I now run a puppet/human sketch team (Raquel & Friends), where I puppeteer one of my 12 hands/rod puppets while my human actor friends act with the puppet in bizarre, absurd, dark, silly or sometimes emotional POV sketches I’d only want to express through a puppet. The joke is often that it is danced around but never called out that there is a puppet on stage, but in a few sketches, the joke is also that it’s a puppet interacting with humans. In addition to my puppets, I am also the puppeteer (but not the voice) for M.A.X. on the amazing new video essay series on horror films, Deep Cutz, created by and co-starring Matt Catanzano. There are more puppet projects coming, so please stay tuned and watch puppets (happily) take over my world.

Aside from puppetry, I’m still a bit of an absurd comedian. I like to blend silliness with darkness in conjunction with observations about life. I’m on a huge kick of doing bit comedy, character work, and clowning. Through those mediums, I’m exploring the juxtaposition of how bubbly I come across and yet how dark my life has been, and how that often confuses people in my real life. But I also do nonsense with one of my dogs on stage semi-regularly now, so not every bit has a point (my dog bits almost never do).

I’d be remiss to not mention other collaborations and teams I’m apart of! I’m an almost two-year member of the very long-running all-female team, Pinup Squirrels. We host a sketch competition every month at Upright Citizens Brigade’s Inner Sanctum. Recently I’ve jumped into the podcast world by hosting This Never Comes Up with fellow comedian, Cody Shampine, and Good Grief. In This Never Comes Up… we interview comedians about topics or experiences that are important to them but somehow never organically come up in conversation.
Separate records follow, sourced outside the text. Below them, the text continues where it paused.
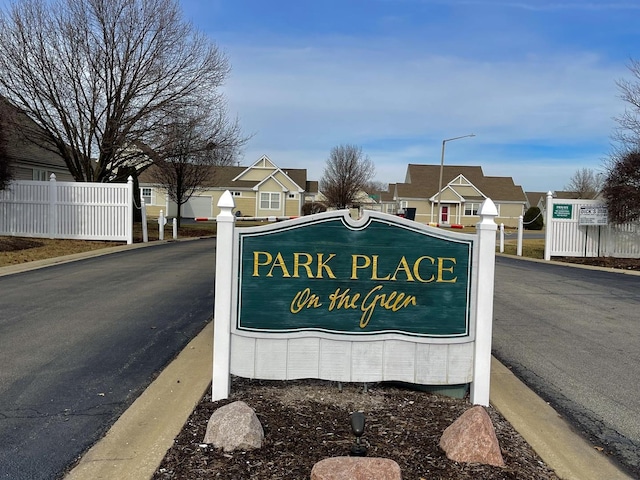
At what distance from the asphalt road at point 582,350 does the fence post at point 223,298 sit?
2.72 m

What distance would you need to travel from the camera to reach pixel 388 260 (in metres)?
4.17

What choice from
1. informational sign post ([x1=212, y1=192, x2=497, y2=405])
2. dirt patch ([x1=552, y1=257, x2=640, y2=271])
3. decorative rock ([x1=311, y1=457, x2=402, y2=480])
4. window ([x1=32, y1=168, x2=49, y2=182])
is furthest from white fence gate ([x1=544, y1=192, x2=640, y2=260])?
window ([x1=32, y1=168, x2=49, y2=182])

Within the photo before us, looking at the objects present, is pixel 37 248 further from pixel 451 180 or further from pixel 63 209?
pixel 451 180

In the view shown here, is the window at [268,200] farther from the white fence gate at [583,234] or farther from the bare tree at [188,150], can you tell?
the white fence gate at [583,234]

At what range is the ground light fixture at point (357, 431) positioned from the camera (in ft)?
10.2

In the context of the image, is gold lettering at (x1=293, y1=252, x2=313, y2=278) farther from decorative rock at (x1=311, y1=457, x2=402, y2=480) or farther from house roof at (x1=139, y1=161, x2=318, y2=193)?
house roof at (x1=139, y1=161, x2=318, y2=193)

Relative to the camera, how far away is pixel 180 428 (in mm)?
3746

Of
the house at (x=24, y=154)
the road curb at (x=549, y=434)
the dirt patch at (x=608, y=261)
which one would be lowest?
the road curb at (x=549, y=434)

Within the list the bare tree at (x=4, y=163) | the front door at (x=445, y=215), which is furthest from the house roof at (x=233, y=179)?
the bare tree at (x=4, y=163)

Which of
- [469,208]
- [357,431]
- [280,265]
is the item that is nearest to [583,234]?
[280,265]

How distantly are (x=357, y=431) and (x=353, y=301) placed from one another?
1.23m

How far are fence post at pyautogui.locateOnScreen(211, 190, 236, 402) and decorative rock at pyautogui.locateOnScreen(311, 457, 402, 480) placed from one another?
4.74ft

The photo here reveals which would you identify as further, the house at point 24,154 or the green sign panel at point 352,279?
the house at point 24,154

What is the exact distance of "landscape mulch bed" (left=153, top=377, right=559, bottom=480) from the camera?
3.19 meters
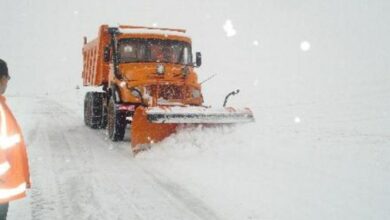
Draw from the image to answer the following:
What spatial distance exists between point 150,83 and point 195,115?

Good Grief is my other podcast that I’ve wanted to do for years but was only emotionally ready to start recording this summer, as I interview other comedians and public figures about life-changing loss in an attempt to normalize grief as we as a culture truly don’t understand it. Both are comedy podcasts, but understandably they have their serious moments. This Never Comes Up…has several episodes out now wherever podcasts are found and Good Grief will likely be out before this article runs (fingers crossed).
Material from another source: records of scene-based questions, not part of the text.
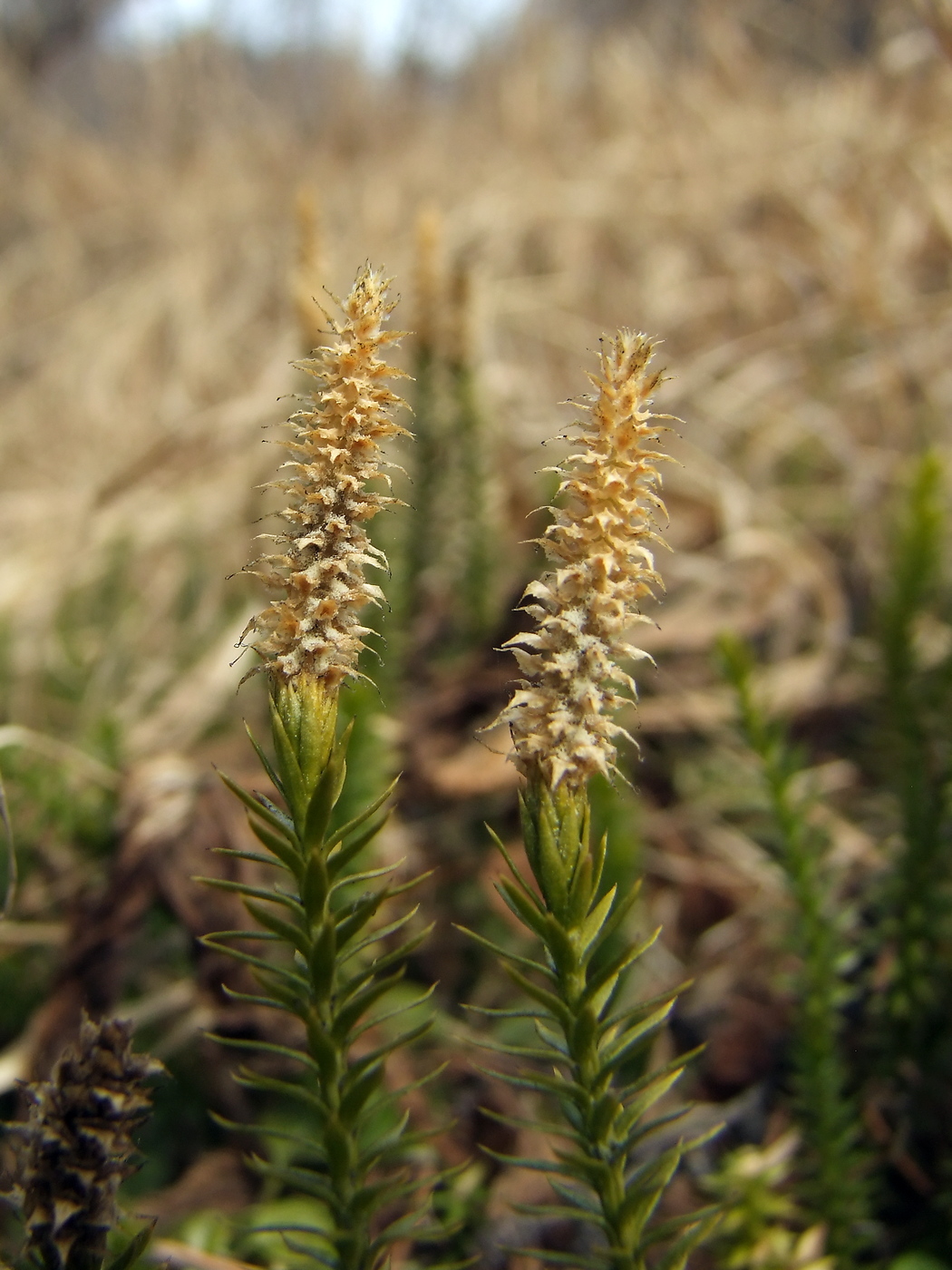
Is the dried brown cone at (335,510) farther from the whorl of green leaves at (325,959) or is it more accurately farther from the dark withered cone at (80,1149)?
the dark withered cone at (80,1149)

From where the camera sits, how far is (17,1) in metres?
6.89

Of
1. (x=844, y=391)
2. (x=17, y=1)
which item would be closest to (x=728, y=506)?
(x=844, y=391)

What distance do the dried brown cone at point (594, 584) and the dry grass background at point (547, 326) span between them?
0.78 m

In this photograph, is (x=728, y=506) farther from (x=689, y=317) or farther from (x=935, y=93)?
(x=935, y=93)

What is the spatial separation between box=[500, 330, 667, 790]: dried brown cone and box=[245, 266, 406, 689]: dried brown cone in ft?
0.36

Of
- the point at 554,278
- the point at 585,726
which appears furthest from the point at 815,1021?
the point at 554,278

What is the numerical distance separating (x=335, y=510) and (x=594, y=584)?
167 mm

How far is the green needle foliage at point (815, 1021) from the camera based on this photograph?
3.66 feet

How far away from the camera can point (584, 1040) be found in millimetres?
657

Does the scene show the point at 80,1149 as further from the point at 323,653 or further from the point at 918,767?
the point at 918,767

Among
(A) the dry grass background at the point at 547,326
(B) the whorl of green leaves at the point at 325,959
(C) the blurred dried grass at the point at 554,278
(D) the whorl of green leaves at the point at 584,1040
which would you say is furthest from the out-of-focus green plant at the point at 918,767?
(B) the whorl of green leaves at the point at 325,959

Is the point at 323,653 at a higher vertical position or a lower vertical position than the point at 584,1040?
higher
Is there a characteristic or quality that you feel is essential to success?
I came here understanding it would be an uphill battle. But I had a belief in myself, as well as an understanding that if I worked hard, said yes to opportunities, and sincerely supported other comedians that it would be that much easier. Two years later and I still believe all of the above to be true. It’s not that I think I lack comedic chops or talent, but I swear more opportunities have come because people know I’m reliable and supportive. I see many people lead with themselves and what people can do for them, and those people seem to lack friends and a sense of community that is so vital to finding success in the comedy world. Everyone I know who’s had some success was a team player and a supportive personality.
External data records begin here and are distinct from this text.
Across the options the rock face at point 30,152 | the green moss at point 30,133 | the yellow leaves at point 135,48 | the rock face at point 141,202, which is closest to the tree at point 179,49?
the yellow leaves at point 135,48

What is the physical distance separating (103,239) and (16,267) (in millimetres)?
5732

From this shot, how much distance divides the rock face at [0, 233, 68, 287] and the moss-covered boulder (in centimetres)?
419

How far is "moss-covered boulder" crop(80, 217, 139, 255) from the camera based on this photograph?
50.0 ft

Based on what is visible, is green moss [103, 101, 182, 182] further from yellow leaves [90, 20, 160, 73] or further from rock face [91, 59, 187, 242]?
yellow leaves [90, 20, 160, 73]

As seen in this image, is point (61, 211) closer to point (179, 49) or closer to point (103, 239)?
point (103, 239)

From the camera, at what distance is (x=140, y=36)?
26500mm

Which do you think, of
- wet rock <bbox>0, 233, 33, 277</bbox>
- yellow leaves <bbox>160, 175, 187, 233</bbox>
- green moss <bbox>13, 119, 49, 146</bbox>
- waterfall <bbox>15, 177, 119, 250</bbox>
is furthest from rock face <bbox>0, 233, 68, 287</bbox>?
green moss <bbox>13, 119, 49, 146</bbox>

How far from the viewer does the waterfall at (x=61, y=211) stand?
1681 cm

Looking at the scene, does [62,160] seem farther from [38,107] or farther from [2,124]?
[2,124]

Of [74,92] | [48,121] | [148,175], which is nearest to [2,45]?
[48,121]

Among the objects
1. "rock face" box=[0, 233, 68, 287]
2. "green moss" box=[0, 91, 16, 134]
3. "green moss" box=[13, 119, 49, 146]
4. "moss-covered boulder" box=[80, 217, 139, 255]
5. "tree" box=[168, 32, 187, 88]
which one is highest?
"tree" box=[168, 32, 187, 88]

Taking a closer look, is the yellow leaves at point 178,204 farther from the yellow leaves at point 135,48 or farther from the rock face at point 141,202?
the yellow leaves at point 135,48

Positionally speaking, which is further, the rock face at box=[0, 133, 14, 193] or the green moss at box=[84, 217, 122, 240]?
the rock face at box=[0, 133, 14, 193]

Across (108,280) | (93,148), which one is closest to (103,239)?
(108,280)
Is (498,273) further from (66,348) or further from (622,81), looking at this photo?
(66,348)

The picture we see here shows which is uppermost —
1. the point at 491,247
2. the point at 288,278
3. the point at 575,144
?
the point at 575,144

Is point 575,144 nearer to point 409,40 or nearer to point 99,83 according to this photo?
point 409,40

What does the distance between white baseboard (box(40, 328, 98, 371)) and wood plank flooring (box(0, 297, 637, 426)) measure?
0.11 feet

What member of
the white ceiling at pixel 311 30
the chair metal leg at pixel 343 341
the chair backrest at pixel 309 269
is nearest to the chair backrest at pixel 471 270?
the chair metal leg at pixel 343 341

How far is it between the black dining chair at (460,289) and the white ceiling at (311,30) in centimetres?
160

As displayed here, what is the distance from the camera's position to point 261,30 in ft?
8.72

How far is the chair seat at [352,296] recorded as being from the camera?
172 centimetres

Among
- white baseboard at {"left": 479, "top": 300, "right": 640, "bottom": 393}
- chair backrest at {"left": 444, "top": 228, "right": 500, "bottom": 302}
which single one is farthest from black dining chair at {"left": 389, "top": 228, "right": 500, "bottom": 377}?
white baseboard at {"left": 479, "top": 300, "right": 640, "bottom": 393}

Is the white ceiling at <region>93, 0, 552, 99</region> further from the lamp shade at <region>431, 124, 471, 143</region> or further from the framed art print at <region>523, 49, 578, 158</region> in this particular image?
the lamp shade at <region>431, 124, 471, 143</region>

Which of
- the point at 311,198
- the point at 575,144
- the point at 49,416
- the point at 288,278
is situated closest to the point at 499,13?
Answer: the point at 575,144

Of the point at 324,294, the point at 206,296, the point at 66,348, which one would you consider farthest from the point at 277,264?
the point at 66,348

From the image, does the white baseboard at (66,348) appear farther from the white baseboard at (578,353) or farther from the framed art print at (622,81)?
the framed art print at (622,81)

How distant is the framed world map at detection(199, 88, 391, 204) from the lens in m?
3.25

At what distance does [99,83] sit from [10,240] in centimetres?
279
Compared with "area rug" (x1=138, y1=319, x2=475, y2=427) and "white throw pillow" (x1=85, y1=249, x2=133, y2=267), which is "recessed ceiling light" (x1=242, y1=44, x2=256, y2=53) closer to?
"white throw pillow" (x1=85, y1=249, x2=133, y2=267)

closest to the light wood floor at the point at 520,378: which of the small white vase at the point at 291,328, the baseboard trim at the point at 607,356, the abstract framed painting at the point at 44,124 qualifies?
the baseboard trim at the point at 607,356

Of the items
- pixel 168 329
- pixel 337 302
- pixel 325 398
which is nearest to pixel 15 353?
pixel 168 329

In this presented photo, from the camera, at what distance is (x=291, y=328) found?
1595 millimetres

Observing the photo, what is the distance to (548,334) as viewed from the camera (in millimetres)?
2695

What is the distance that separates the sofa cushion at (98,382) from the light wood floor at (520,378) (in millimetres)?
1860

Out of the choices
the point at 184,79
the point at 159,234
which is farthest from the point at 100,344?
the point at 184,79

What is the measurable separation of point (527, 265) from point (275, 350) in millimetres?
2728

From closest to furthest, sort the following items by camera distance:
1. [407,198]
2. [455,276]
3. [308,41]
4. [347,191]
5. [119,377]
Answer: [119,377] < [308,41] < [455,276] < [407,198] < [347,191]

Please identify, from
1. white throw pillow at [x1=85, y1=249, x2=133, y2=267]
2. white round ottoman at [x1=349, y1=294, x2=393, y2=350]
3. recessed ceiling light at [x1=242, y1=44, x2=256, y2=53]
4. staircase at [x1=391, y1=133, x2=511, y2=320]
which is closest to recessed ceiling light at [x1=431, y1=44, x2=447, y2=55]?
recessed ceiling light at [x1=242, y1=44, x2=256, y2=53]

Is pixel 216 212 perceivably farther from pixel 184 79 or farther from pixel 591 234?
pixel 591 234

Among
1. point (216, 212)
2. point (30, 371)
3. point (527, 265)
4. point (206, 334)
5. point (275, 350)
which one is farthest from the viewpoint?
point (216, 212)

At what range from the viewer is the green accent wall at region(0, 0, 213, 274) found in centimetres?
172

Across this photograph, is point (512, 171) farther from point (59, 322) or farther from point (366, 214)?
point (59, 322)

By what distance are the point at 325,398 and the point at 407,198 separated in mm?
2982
Creating your own work is something you MUST do too. Anytime I do something of my own, by myself or with people who are helping me with my creation, the comedic landscape gets that much easier for me to navigate because different and more congruent opportunities land in my lap. It’s a lot of hard work to do your own thing, but it’s rewarding and the easiest way to continue to work on what you find funny…which is the dream!